Materials provided ▸
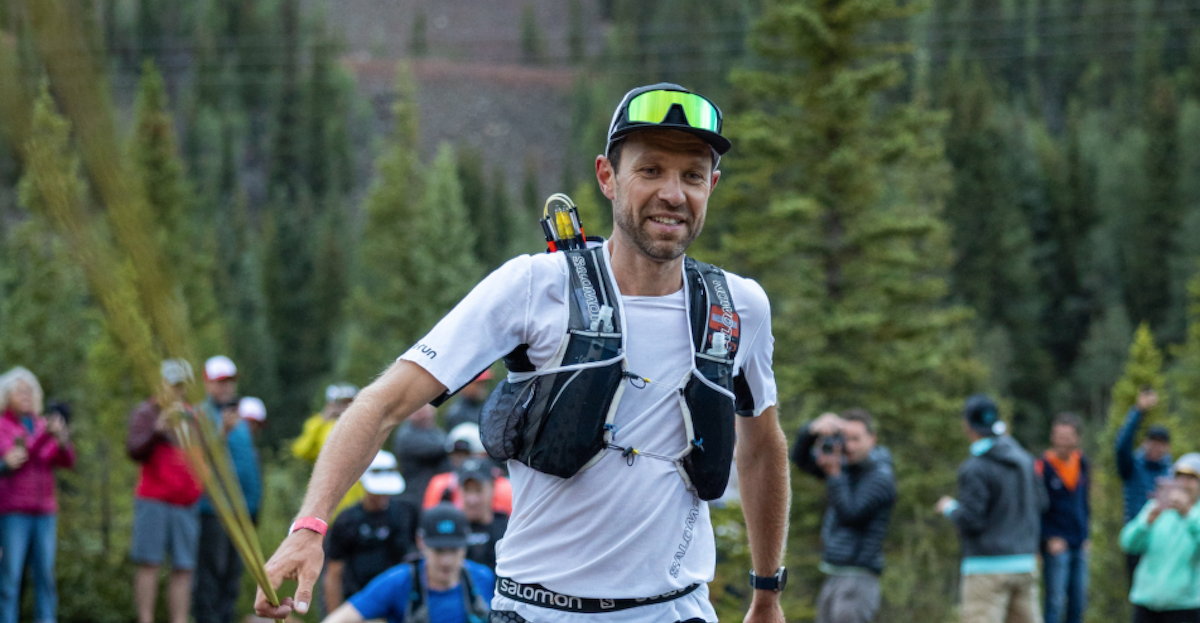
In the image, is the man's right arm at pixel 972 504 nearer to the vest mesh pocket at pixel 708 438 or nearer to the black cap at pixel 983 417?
the black cap at pixel 983 417

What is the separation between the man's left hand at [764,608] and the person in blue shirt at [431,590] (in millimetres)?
3060

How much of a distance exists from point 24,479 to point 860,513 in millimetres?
Result: 5445

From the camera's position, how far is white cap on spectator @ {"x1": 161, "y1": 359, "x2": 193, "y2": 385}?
176 cm

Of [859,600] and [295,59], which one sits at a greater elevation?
[295,59]

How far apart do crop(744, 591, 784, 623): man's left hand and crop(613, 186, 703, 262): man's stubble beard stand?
3.33 feet

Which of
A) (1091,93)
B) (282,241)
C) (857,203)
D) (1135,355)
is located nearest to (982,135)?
(1091,93)

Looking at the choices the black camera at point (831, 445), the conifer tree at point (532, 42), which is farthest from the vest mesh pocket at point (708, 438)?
the conifer tree at point (532, 42)

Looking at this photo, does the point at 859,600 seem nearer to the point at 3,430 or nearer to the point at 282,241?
the point at 3,430

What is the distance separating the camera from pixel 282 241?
92.9m

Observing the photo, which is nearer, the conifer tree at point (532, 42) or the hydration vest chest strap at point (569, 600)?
the hydration vest chest strap at point (569, 600)

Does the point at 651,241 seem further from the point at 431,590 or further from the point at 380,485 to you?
the point at 380,485

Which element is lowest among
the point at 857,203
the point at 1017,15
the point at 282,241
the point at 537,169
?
the point at 857,203

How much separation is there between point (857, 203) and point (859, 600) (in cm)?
1996

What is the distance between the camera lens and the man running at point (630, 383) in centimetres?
298
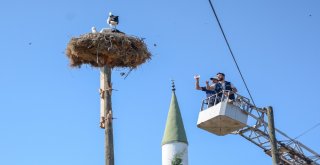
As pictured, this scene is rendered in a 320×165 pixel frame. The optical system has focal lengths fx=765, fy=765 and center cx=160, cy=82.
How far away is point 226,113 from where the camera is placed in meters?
19.1

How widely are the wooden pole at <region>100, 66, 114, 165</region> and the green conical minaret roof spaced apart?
22.6 m

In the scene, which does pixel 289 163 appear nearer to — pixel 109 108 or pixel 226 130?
pixel 226 130

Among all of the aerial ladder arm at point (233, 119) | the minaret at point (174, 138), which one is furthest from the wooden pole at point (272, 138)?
the minaret at point (174, 138)

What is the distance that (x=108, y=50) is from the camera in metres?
18.6

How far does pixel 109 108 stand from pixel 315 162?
652cm

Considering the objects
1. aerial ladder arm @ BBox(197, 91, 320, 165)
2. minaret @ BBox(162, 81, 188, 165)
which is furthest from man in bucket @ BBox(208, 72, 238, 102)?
minaret @ BBox(162, 81, 188, 165)

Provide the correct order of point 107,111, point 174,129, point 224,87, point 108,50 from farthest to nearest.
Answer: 1. point 174,129
2. point 224,87
3. point 108,50
4. point 107,111

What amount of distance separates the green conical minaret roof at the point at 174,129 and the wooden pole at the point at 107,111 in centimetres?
2263

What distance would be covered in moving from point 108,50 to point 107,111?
171cm

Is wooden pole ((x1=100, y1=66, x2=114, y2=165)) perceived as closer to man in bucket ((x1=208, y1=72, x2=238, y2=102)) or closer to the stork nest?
the stork nest

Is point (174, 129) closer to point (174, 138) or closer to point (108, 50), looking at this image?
point (174, 138)

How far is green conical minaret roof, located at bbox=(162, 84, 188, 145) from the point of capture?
41.0m

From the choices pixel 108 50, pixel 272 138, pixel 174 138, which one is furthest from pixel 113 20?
pixel 174 138

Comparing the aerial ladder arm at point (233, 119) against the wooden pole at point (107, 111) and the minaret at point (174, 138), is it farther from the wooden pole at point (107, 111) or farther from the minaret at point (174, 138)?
the minaret at point (174, 138)
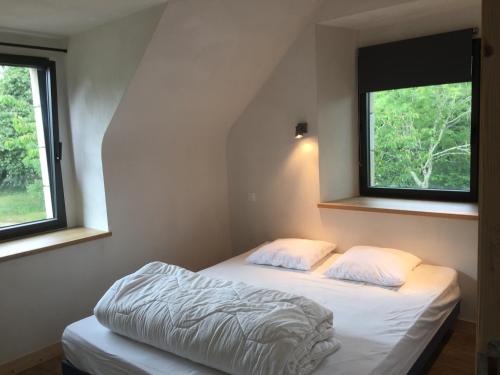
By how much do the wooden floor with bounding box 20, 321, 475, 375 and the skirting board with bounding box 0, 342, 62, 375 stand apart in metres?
0.04

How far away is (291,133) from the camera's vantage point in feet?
12.0

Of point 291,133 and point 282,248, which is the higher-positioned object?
point 291,133

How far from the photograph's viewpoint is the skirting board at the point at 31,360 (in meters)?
2.76

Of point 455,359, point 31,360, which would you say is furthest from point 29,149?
point 455,359

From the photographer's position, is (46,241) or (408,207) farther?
(408,207)

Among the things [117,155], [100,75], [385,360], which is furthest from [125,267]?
[385,360]

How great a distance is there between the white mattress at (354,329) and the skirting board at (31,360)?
28.0 inches

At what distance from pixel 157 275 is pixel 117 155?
46.6 inches

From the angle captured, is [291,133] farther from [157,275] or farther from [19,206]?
[19,206]

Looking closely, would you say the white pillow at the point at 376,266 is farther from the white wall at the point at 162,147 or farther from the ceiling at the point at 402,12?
the ceiling at the point at 402,12

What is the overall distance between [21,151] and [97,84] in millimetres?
756

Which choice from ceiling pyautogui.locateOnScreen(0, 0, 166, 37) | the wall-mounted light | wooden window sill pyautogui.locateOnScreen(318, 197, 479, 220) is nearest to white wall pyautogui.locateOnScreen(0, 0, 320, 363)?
ceiling pyautogui.locateOnScreen(0, 0, 166, 37)

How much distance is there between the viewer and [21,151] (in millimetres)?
3176

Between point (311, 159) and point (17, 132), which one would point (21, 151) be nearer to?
point (17, 132)
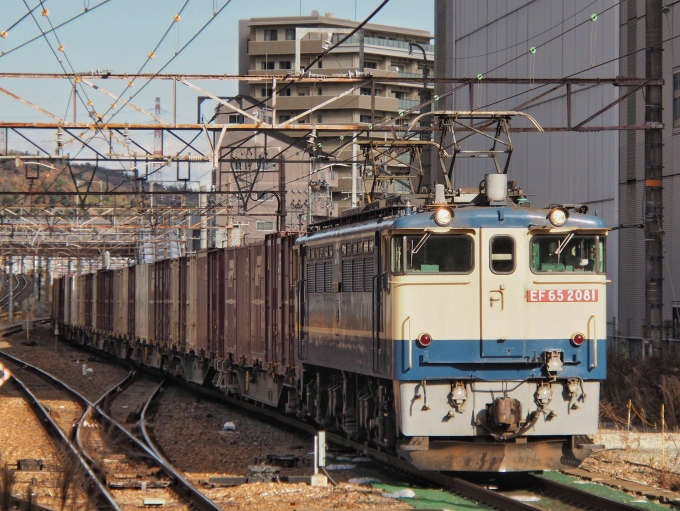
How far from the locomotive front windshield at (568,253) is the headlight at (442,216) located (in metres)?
1.06

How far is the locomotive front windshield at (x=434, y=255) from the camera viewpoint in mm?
11883

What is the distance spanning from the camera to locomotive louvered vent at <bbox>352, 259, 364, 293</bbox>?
1309cm

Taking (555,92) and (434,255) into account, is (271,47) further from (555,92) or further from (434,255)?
(434,255)

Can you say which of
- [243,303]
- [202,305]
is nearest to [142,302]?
[202,305]

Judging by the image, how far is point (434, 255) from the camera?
39.3ft

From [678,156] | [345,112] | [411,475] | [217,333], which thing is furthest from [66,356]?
[345,112]

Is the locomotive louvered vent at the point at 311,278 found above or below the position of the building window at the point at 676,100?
below

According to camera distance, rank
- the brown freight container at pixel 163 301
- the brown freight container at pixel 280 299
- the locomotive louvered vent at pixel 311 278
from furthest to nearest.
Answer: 1. the brown freight container at pixel 163 301
2. the brown freight container at pixel 280 299
3. the locomotive louvered vent at pixel 311 278

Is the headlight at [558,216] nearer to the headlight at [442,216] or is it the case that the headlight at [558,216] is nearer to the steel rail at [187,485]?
the headlight at [442,216]

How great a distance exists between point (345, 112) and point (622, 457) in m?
75.4

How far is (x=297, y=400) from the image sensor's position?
1777cm

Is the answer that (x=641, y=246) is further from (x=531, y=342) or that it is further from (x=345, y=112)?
(x=345, y=112)

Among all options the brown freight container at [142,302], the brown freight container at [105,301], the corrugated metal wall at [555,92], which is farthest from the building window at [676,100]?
the brown freight container at [105,301]

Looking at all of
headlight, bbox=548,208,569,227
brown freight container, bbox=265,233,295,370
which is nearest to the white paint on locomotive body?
headlight, bbox=548,208,569,227
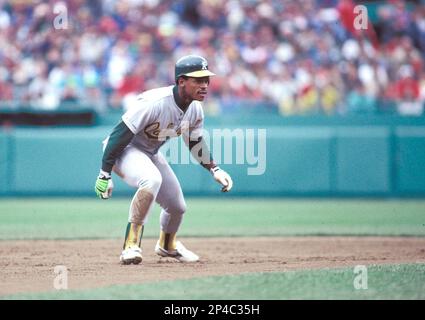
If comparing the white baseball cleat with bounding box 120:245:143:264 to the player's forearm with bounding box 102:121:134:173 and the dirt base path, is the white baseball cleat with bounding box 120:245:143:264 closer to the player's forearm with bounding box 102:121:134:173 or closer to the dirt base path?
the dirt base path

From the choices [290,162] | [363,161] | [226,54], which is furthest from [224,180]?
[226,54]

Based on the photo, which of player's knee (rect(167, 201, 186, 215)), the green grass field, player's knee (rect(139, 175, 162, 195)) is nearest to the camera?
the green grass field

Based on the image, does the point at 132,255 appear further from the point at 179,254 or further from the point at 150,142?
the point at 150,142

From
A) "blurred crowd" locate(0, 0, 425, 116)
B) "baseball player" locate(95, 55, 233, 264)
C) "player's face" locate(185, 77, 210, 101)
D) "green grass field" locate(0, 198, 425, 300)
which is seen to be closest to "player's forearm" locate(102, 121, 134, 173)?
"baseball player" locate(95, 55, 233, 264)

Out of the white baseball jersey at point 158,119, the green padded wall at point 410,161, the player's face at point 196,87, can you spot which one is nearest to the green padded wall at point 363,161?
the green padded wall at point 410,161

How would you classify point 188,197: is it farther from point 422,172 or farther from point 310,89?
point 422,172
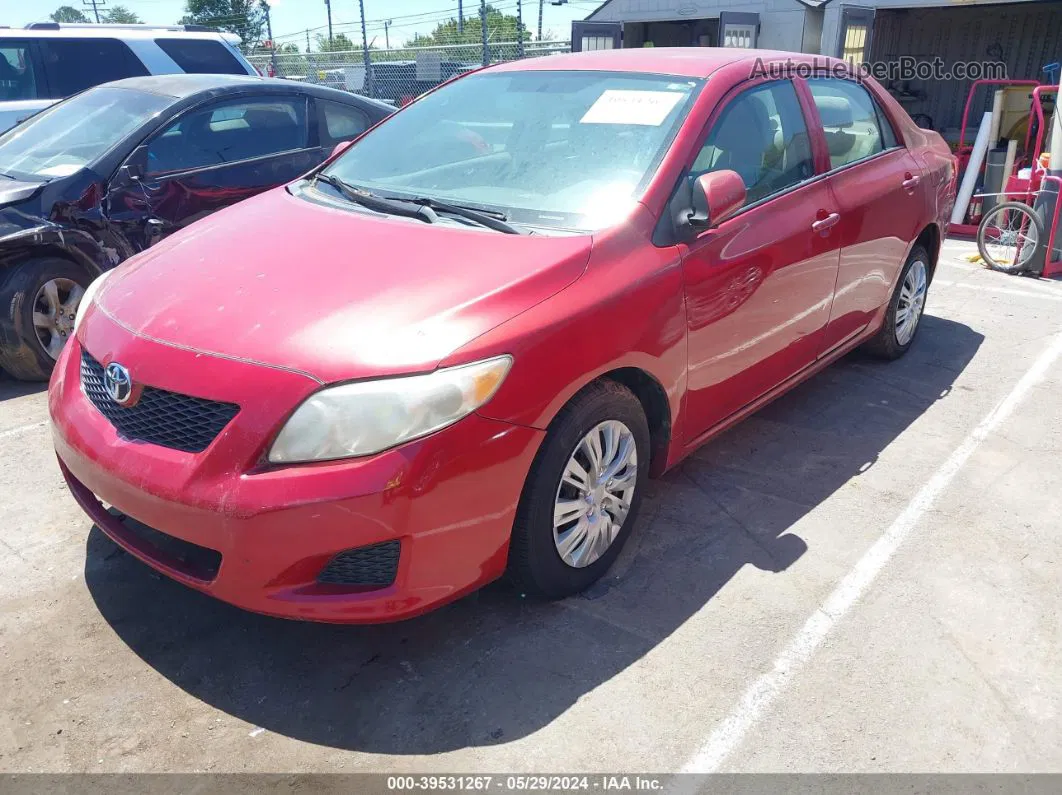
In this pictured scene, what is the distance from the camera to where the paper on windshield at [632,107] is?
3.36 m

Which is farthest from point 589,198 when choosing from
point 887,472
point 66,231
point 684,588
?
point 66,231

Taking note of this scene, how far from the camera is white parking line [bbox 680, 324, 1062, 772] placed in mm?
2455

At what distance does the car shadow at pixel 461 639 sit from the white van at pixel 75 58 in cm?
688

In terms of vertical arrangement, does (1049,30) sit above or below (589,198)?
above

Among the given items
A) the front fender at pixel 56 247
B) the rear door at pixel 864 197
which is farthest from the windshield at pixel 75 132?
the rear door at pixel 864 197

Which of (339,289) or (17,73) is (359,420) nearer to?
(339,289)

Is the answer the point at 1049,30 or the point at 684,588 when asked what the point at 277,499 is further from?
the point at 1049,30

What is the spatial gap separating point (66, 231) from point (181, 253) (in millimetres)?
2390

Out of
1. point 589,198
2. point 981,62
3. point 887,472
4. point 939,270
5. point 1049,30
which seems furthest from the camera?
point 981,62

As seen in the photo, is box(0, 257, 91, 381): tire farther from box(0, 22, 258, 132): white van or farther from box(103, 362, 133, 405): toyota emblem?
box(0, 22, 258, 132): white van

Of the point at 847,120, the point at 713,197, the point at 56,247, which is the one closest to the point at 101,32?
the point at 56,247

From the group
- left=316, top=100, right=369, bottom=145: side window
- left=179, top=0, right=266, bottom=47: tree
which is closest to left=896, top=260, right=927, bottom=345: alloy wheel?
left=316, top=100, right=369, bottom=145: side window

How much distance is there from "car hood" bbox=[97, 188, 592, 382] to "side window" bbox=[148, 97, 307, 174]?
8.19 ft

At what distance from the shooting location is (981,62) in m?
15.2
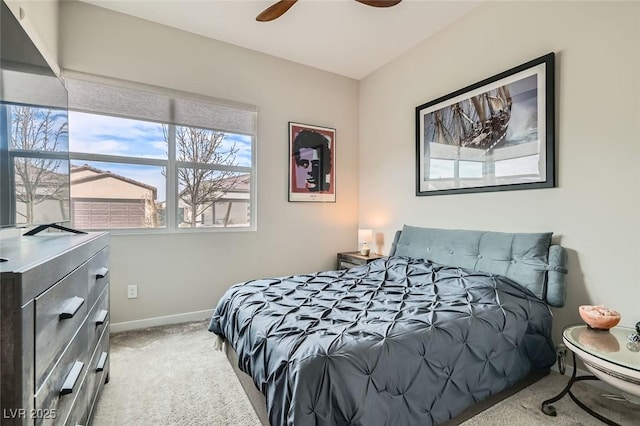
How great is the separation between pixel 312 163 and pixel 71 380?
3.15 m

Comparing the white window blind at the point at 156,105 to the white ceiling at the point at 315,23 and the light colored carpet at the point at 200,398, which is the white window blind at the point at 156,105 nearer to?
the white ceiling at the point at 315,23

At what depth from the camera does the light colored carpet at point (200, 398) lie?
1638 mm

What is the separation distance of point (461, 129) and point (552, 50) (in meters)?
0.84

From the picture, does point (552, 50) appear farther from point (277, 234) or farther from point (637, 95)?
point (277, 234)

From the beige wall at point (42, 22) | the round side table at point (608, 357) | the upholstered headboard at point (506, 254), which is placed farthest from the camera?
the upholstered headboard at point (506, 254)

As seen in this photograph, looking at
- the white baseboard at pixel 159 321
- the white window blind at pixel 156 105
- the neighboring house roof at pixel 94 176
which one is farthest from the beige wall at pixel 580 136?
the neighboring house roof at pixel 94 176

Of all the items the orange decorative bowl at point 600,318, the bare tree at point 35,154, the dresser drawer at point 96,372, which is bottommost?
the dresser drawer at point 96,372

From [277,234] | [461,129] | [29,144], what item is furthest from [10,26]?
[461,129]

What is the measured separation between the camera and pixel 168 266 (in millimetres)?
3045

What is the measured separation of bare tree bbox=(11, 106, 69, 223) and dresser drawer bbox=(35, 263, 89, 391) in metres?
0.43

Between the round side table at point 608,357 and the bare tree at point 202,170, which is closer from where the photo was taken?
the round side table at point 608,357

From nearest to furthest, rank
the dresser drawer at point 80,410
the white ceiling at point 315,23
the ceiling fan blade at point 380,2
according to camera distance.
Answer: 1. the dresser drawer at point 80,410
2. the ceiling fan blade at point 380,2
3. the white ceiling at point 315,23

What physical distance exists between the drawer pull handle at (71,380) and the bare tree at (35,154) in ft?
2.15

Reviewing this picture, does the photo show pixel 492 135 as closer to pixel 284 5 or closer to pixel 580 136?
pixel 580 136
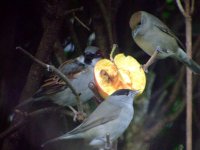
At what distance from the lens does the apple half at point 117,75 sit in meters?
3.54

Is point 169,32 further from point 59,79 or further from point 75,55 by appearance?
point 59,79

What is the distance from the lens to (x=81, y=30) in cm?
485

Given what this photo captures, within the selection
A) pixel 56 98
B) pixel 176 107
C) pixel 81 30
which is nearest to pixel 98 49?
pixel 81 30

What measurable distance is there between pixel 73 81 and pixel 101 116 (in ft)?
3.27

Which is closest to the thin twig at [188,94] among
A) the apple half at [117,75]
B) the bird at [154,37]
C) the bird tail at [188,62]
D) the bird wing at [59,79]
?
the apple half at [117,75]

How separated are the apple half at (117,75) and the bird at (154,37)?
Answer: 119cm

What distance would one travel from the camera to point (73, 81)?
4879 millimetres

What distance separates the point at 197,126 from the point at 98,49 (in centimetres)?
108

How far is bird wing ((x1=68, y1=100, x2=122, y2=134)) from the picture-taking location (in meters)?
3.77

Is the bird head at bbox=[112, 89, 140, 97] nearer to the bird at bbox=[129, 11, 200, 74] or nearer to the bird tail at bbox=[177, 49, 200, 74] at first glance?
the bird tail at bbox=[177, 49, 200, 74]

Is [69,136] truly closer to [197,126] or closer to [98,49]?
[98,49]

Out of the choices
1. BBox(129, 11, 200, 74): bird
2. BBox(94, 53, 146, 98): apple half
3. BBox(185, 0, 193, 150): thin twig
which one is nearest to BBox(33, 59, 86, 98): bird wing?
BBox(129, 11, 200, 74): bird

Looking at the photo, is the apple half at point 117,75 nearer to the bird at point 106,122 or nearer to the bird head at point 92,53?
the bird at point 106,122

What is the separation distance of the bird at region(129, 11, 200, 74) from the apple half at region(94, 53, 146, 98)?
1.19 m
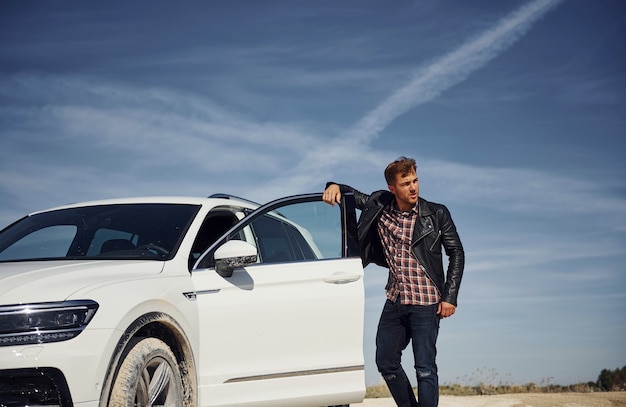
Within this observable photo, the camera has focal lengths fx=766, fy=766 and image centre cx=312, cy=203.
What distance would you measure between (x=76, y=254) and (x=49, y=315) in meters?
1.96

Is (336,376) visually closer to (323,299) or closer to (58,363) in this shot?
(323,299)

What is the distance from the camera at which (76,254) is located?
21.1 ft

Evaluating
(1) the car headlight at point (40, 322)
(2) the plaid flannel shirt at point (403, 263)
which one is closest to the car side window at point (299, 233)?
(2) the plaid flannel shirt at point (403, 263)

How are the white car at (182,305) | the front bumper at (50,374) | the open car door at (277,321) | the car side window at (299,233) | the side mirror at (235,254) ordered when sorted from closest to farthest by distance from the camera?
the front bumper at (50,374) → the white car at (182,305) → the side mirror at (235,254) → the open car door at (277,321) → the car side window at (299,233)

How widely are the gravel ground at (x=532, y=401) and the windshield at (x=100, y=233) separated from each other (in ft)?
20.8

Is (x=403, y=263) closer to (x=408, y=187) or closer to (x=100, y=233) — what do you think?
(x=408, y=187)

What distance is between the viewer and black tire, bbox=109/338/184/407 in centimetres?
473

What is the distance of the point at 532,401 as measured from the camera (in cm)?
1169

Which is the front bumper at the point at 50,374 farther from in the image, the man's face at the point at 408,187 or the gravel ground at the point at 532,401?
the gravel ground at the point at 532,401

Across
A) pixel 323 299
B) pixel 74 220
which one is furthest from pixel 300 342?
pixel 74 220

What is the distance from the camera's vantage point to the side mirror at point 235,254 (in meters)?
5.39

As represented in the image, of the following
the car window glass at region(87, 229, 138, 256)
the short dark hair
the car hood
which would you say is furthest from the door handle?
the car window glass at region(87, 229, 138, 256)

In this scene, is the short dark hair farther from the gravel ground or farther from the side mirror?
the gravel ground

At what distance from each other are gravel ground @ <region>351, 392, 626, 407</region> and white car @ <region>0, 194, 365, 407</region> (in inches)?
226
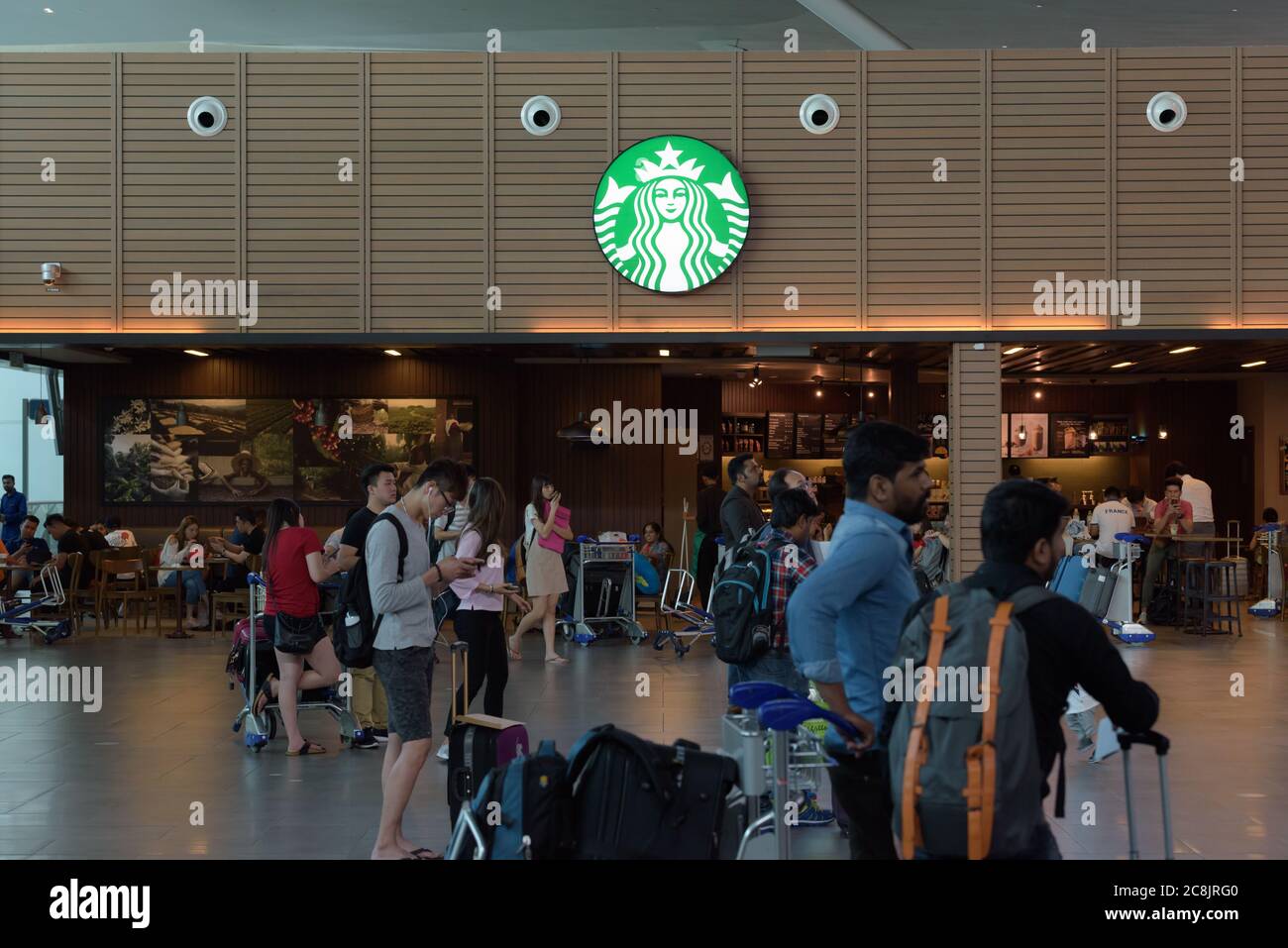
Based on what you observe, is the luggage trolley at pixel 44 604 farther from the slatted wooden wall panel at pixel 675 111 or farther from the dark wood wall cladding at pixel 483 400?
the slatted wooden wall panel at pixel 675 111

Description of the task ▸
Print the items again word for word, starting with the line that contains "Does the point at 651,241" and going on through the line that contains "4. point 107,111", both lines included. Leave the pictures out.

Output for this task ▸
Does the point at 651,241 seem further from the point at 431,590 or further from the point at 380,485 to you?
the point at 380,485

Which element is lowest among
the point at 857,203
the point at 1017,15
the point at 282,241
the point at 537,169
?
the point at 857,203

How much separation is there between point (857, 203) and point (859, 600) (in cm)?
1996

What is the distance between the camera lens and the man running at point (630, 383) in centimetres?
298
As pictured, this scene is rendered in a 320×165 pixel frame. The optical system has focal lengths fx=765, fy=765 and center cx=160, cy=82.
How far away is point 226,113 from where the camera is placed in meters?
19.1

How widely are the wooden pole at <region>100, 66, 114, 165</region> and the green conical minaret roof spaced apart?
22.6 m

In the scene, which does pixel 289 163 appear nearer to — pixel 109 108 or pixel 226 130?
pixel 226 130

Among all of the aerial ladder arm at point (233, 119) | the minaret at point (174, 138), which one is furthest from the wooden pole at point (272, 138)?
the minaret at point (174, 138)

What is the distance that (x=108, y=50) is from the camera in metres?
18.6

How far does pixel 109 108 stand from pixel 315 162?
652cm

Considering the objects
1. aerial ladder arm @ BBox(197, 91, 320, 165)
2. minaret @ BBox(162, 81, 188, 165)
which is furthest from man in bucket @ BBox(208, 72, 238, 102)?
minaret @ BBox(162, 81, 188, 165)

Provide the correct order of point 107,111, point 174,129, point 224,87, point 108,50 from farthest to nearest.
Answer: 1. point 174,129
2. point 224,87
3. point 108,50
4. point 107,111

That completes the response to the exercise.